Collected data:
※ ※ ※

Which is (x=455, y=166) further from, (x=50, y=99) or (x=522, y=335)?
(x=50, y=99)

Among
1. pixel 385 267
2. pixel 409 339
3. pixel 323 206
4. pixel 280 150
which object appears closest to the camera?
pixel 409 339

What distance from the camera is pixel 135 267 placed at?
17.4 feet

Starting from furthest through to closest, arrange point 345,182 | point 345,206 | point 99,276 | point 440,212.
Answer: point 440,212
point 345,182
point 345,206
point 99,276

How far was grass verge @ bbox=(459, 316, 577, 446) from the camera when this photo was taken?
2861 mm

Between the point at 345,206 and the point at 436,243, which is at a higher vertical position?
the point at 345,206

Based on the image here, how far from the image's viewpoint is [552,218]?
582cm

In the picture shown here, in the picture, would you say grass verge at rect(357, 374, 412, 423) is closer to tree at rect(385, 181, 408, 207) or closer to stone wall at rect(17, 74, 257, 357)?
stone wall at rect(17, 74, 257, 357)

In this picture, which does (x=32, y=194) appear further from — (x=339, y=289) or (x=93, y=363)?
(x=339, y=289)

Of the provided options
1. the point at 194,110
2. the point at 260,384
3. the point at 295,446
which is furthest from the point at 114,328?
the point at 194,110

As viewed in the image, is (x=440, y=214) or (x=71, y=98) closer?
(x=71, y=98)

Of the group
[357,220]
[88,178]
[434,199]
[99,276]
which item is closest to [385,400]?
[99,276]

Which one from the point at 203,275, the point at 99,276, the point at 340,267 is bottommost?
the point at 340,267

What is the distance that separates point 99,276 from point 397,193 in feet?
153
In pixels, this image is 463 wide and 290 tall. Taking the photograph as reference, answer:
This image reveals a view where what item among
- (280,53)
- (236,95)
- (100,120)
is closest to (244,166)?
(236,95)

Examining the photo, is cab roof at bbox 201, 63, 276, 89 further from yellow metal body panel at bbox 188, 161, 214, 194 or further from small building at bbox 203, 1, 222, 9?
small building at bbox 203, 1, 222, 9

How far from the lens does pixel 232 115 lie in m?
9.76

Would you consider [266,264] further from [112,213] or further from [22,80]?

※ ※ ※

_WHAT YOU NEED TO DO_
Convert the stretch from the line containing "As viewed in" through the end of the items into a Markdown table with columns titled "No." and "Text", one numbered row per line, leaving out blank lines.

_WRITTEN SOLUTION_
| No. | Text |
|---|---|
| 1 | As viewed in the image, is (x=440, y=214) or (x=71, y=98) closer? |
| 2 | (x=71, y=98) |
| 3 | Of the group |
| 4 | [357,220] |
| 5 | [88,178] |
| 6 | [434,199] |
| 7 | [99,276] |
| 8 | which item is closest to [385,400]? |
| 9 | [99,276] |
| 10 | Which one from the point at 203,275, the point at 99,276, the point at 340,267 is bottommost? |
| 11 | the point at 340,267 |
| 12 | What is the distance that separates point 99,276 from point 397,193 in feet? |
| 13 | 153 |
| 14 | In pixels, this image is 463 wide and 290 tall. Taking the photograph as reference, answer: |
| 15 | This image reveals a view where what item among |
| 16 | - (280,53) |
| 17 | - (236,95) |
| 18 | - (100,120) |
| 19 | is closest to (244,166)? |
| 20 | (236,95) |
| 21 | Examining the photo, is cab roof at bbox 201, 63, 276, 89 further from yellow metal body panel at bbox 188, 161, 214, 194 or further from small building at bbox 203, 1, 222, 9? |
| 22 | small building at bbox 203, 1, 222, 9 |
| 23 | How far from the lens does pixel 232 115 lie in m? |
| 24 | 9.76 |
| 25 | Would you consider [266,264] further from [112,213] or further from [22,80]? |